━━ MATERIALS PROVIDED ━━
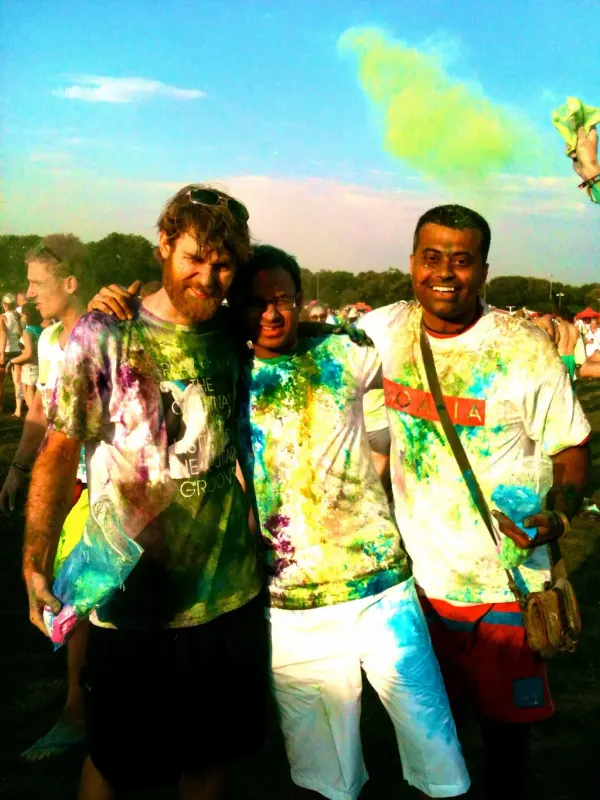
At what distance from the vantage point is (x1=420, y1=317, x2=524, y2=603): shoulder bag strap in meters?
2.72

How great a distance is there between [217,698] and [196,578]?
16.2 inches

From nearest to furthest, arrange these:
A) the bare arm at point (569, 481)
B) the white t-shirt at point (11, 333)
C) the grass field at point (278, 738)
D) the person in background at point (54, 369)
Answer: the bare arm at point (569, 481) → the grass field at point (278, 738) → the person in background at point (54, 369) → the white t-shirt at point (11, 333)

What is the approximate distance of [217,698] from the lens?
2508 millimetres

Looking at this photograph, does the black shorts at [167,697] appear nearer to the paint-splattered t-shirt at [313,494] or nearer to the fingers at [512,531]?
the paint-splattered t-shirt at [313,494]

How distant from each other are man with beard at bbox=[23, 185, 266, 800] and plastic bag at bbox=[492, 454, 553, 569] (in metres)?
0.85

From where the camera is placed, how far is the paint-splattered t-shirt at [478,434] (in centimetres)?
274

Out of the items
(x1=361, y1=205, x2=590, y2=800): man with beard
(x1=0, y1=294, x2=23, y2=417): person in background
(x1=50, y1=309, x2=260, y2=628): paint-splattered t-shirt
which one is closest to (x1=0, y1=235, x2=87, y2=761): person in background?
(x1=50, y1=309, x2=260, y2=628): paint-splattered t-shirt

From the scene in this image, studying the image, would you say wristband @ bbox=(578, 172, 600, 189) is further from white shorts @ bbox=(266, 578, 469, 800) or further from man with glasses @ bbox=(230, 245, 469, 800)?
white shorts @ bbox=(266, 578, 469, 800)

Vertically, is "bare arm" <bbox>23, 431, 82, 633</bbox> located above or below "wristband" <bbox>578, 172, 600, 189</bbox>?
below

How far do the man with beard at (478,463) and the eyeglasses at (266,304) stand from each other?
56 centimetres

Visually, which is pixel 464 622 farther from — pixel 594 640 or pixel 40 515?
pixel 594 640

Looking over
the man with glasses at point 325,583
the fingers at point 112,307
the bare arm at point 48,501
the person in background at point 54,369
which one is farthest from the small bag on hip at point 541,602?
the person in background at point 54,369

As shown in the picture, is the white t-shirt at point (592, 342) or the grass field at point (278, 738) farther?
the white t-shirt at point (592, 342)

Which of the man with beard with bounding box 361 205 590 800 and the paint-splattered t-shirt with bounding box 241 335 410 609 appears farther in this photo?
the man with beard with bounding box 361 205 590 800
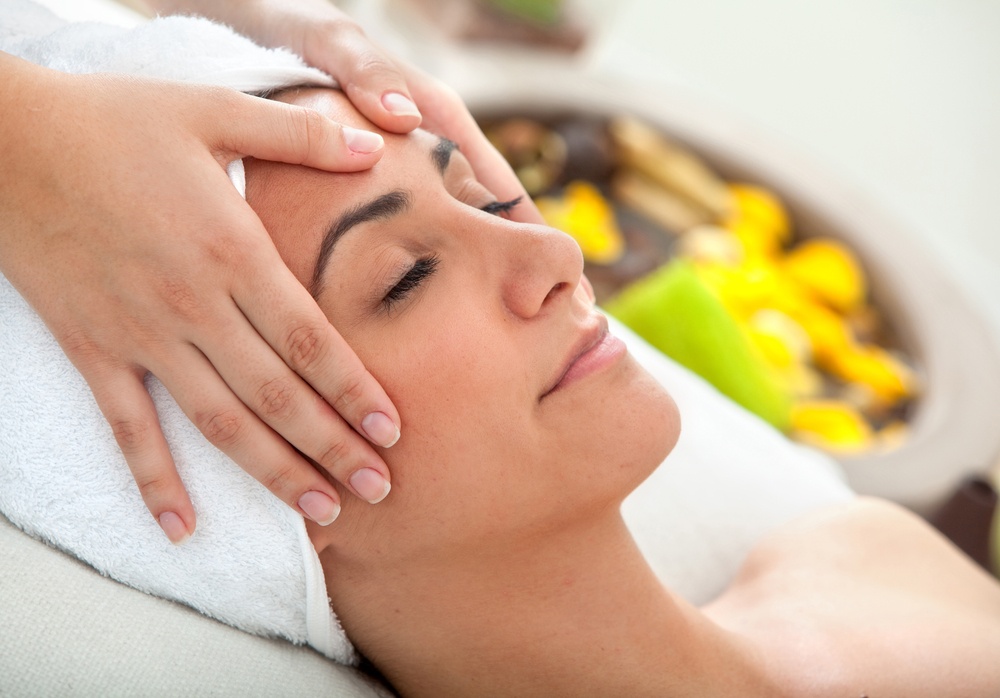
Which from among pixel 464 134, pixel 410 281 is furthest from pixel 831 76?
━━━
▶ _AIM_
Reproduce all of the records above word for word, leaving out the pictures.

▶ _EXPECTED ANSWER_
At what distance from the vantage point is (x1=420, y1=317, x2=524, y2=603): shoulder bag strap in meters?
2.72

How great a distance is there between [217,698] and [196,578]?
16.2 inches

From nearest to furthest, arrange these:
A) the bare arm at point (569, 481)
B) the white t-shirt at point (11, 333)
C) the grass field at point (278, 738)
D) the person in background at point (54, 369)
Answer: the bare arm at point (569, 481) → the grass field at point (278, 738) → the person in background at point (54, 369) → the white t-shirt at point (11, 333)

What is the approximate distance of [217,698] from the lens?
2508 millimetres

Looking at this photograph, does the black shorts at [167,697] appear nearer to the paint-splattered t-shirt at [313,494] or nearer to the fingers at [512,531]?
the paint-splattered t-shirt at [313,494]

How distant from each other are man with beard at bbox=[23, 185, 266, 800] and plastic bag at bbox=[492, 454, 553, 569] (in metres)?
0.85

From where the camera is placed, how far is the paint-splattered t-shirt at [478,434] (in centimetres)?
274

Out of the items
(x1=361, y1=205, x2=590, y2=800): man with beard
(x1=0, y1=294, x2=23, y2=417): person in background
(x1=50, y1=309, x2=260, y2=628): paint-splattered t-shirt
which one is closest to (x1=0, y1=235, x2=87, y2=761): person in background?
(x1=50, y1=309, x2=260, y2=628): paint-splattered t-shirt

From the scene in this image, studying the image, would you say wristband @ bbox=(578, 172, 600, 189) is further from white shorts @ bbox=(266, 578, 469, 800) or further from man with glasses @ bbox=(230, 245, 469, 800)?
white shorts @ bbox=(266, 578, 469, 800)

Vertically, is "bare arm" <bbox>23, 431, 82, 633</bbox> located above or below "wristband" <bbox>578, 172, 600, 189</bbox>?
below

How far do the man with beard at (478,463) and the eyeglasses at (266,304) stand from each other?
56 centimetres

Visually, which is pixel 464 622 farther from — pixel 594 640 or pixel 40 515?
pixel 594 640

Looking over
the man with glasses at point 325,583
the fingers at point 112,307
the bare arm at point 48,501
the person in background at point 54,369
which one is farthest from the small bag on hip at point 541,602?
the person in background at point 54,369

As shown in the picture, is the white t-shirt at point (592, 342) or the grass field at point (278, 738) farther?
the white t-shirt at point (592, 342)

Which of the man with beard with bounding box 361 205 590 800 and the paint-splattered t-shirt with bounding box 241 335 410 609 appears farther in this photo?
the man with beard with bounding box 361 205 590 800
Which from among pixel 464 134, pixel 410 281 is furthest from pixel 831 76?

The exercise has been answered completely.